GRACE AND GRIT: Spirituality and Healing in the Life and Death of Treya Killam Wilber

GRACE AND GRIT: Spirituality and Healing in the Life and Death of Treya Killam Wilber

by Ken Wilber
Shambhala Publications, Boston, 1991 ; cloth.

This is an extraordinary book- a mixture of love story, medical drama, spiritual quest, and philosophical/psychological contemplation.

The love story is that of Ken and Treya Killam Wilber, who fell in “love at first touch” in August 1983. At their first meeting, they barely exchanged five words, yet both went home with the feeling that they had been looking for each other for lifetimes. Within two weeks they decided to marry.

The wedding was November 26, 1983, and they planned a honeymoon trip to Hawaii to start two weeks later. But within a few days they learned that Treya had breast cancer, and were plunged into the medical drama.

Grace and Grit alternates between Ken Wilber's narrative, Treya's journal entries, and Ken's philosophical/psychological commentaries on the great wisdom traditions. There are explanations of meditation, the relationship of psychotherapy to spirituality, and the nature of health and healing.
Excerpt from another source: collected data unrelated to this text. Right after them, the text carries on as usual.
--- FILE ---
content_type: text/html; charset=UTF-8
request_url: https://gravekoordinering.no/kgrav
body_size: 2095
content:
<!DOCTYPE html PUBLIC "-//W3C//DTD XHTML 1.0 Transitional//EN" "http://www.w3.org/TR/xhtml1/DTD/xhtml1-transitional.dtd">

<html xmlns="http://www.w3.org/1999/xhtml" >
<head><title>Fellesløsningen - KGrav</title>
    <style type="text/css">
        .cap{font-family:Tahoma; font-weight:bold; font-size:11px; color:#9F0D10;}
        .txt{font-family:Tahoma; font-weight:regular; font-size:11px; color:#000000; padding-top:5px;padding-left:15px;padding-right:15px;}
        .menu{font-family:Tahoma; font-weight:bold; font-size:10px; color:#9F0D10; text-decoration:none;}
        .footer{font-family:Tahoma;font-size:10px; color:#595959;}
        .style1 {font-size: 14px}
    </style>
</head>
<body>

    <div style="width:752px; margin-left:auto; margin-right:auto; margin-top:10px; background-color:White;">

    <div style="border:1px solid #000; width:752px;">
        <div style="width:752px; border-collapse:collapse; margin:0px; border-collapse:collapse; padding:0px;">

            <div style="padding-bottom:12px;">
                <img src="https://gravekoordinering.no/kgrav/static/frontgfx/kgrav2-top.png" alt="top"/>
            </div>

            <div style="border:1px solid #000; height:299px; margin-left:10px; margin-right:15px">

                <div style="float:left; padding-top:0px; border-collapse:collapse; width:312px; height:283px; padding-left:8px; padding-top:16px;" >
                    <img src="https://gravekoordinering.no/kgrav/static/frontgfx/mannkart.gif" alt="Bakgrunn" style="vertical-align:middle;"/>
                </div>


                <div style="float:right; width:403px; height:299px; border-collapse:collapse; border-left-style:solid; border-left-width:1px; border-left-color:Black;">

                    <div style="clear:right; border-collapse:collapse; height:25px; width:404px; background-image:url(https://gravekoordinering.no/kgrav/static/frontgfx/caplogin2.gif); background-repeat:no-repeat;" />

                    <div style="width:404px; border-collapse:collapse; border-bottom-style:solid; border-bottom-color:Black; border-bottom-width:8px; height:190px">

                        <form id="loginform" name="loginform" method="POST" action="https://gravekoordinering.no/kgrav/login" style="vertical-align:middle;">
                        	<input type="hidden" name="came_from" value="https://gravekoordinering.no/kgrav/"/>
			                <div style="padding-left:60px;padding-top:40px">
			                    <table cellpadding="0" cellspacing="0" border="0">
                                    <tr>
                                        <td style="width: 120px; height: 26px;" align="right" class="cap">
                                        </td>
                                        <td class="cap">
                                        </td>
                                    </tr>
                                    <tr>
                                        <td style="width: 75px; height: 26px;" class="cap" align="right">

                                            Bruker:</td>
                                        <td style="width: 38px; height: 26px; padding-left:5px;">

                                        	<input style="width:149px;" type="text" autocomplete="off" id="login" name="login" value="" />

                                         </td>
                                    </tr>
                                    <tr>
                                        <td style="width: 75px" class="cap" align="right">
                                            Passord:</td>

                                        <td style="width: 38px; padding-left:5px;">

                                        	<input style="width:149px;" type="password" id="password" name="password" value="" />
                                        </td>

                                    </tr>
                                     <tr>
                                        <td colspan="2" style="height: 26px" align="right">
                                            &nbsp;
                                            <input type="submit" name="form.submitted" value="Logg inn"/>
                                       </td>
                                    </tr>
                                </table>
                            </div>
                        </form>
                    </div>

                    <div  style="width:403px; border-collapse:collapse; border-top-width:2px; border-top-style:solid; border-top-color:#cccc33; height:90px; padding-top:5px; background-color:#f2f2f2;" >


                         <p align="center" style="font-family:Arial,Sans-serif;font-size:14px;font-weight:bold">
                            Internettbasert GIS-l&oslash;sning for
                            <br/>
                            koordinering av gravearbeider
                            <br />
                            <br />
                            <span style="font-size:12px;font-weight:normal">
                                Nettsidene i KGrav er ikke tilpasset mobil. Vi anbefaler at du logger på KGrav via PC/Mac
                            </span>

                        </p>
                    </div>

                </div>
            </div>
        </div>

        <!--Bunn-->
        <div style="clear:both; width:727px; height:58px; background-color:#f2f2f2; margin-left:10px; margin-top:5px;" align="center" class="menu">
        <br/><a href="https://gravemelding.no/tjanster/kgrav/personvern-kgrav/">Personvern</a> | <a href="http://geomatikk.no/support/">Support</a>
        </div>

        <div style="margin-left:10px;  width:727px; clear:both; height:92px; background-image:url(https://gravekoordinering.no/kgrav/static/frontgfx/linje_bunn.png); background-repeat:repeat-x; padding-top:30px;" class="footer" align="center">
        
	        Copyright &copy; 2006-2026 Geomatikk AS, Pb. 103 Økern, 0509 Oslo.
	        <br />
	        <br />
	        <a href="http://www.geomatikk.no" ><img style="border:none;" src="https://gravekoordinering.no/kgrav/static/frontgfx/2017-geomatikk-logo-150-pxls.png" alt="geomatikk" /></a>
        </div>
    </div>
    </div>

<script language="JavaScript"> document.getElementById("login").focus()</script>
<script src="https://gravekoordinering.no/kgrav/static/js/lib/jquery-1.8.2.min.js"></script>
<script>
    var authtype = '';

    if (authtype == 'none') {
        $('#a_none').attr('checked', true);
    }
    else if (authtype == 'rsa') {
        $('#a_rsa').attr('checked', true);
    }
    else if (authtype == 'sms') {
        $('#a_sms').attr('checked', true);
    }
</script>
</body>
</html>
At the outset Wilber advises readers on the structure of the book, inviting them to skip the philosophical and technical sections if all they are interested in is following Treya's story. But these more intellectual “thought” sections in their own way enliven the whole, showing how import ant the “life of the mind” is to the unfolding medical drama. The reader who chooses to skip these sections in order to stay with the drama of the story will be missing much, and may wish to return to the philosophical sections later to think more deeply about the life and death issues that confront us all.

Treya's openness to a multitude of approaches to healing is a major aspect of this book. These include traditional medicine with its chemotherapy, alternative medicine with its massive doses of enzymes and other methods “not approved by the AMA,” and various spiritual and “new age” techniques including meditation, visualization, affirmations, psychic healing, and more.

Counterbalancing what many readers might regard as a great credulity about Treya's pursuit of healing through this plethora of techniques, Wilber describes his own skepticism about much non-traditional healing. In one particularly interesting passage, he describes watching Chris Habib, a psychic healer, at work on Treya:

. . . I didn't doubt that something genuine was going on- she was definitely moving energy- but I believed hardly a word of what she said. I had never heard so many tall tales in my life. She was spinning them out with an ease that would shame the Brothers Grimm. But that was exactly her charm, that was what I found so endearing about her. Like Treya, I found her enormously likable. You just wanted to hang out with her, gel caught up in her magical stories. That, I came to see, was exactly a crucial part of what she was doing. 

Wilber concluded that it is “this charm that is so missing in white man's medicine.” And the net effect of the session with Chris Habib was that both Ken and Treya “felt vitalized, alert, happy. And the constant stream of outrageous tales made both Treya and I hold everything more lightly.. ..”

Also, the book includes an excellent critique of so-called new age ideas, the most pernicious being the not ion that mind alone causes disease, and that we can literally create our own reality. These are what Wilber labels “level two beliefs,” characterizing an infantile and magical worldview including grandiosity, omnipotence, and narcissism. His is not a blanket condemnation of the New Age, though Wilber believes, along with William Irwin Thompson, that about 20 percent of new agers are transpersonal (genuinely mystical), while about 80 percent are prepersonal magical and narcissistic).

The Wilbers' book is no “miracle cure” story; it tells of a real life and death, for Treya does die in the end. After all, she had forty lung tumors, four brain tumors, and liver metastases. Still, she carried on a five-year battle with cancer, and died in a state of what Ken calls “enlightened awareness.” The story is a moving one, and the final pages brought tears to my eyes.

The Wilbers have given a gift to all those who suffer from cancer and those who are support persons to those with cancer. Ultimately this is a story of an unfoldment of “passionate equanimity,” a Buddhist perspective on being (in Treya's words) “fully passionate about all aspects of life, about one's relationship with spirit, to care to the depths of one's being but with no trace of clinging or holding… It feels full, rounded, complete, and challenging.”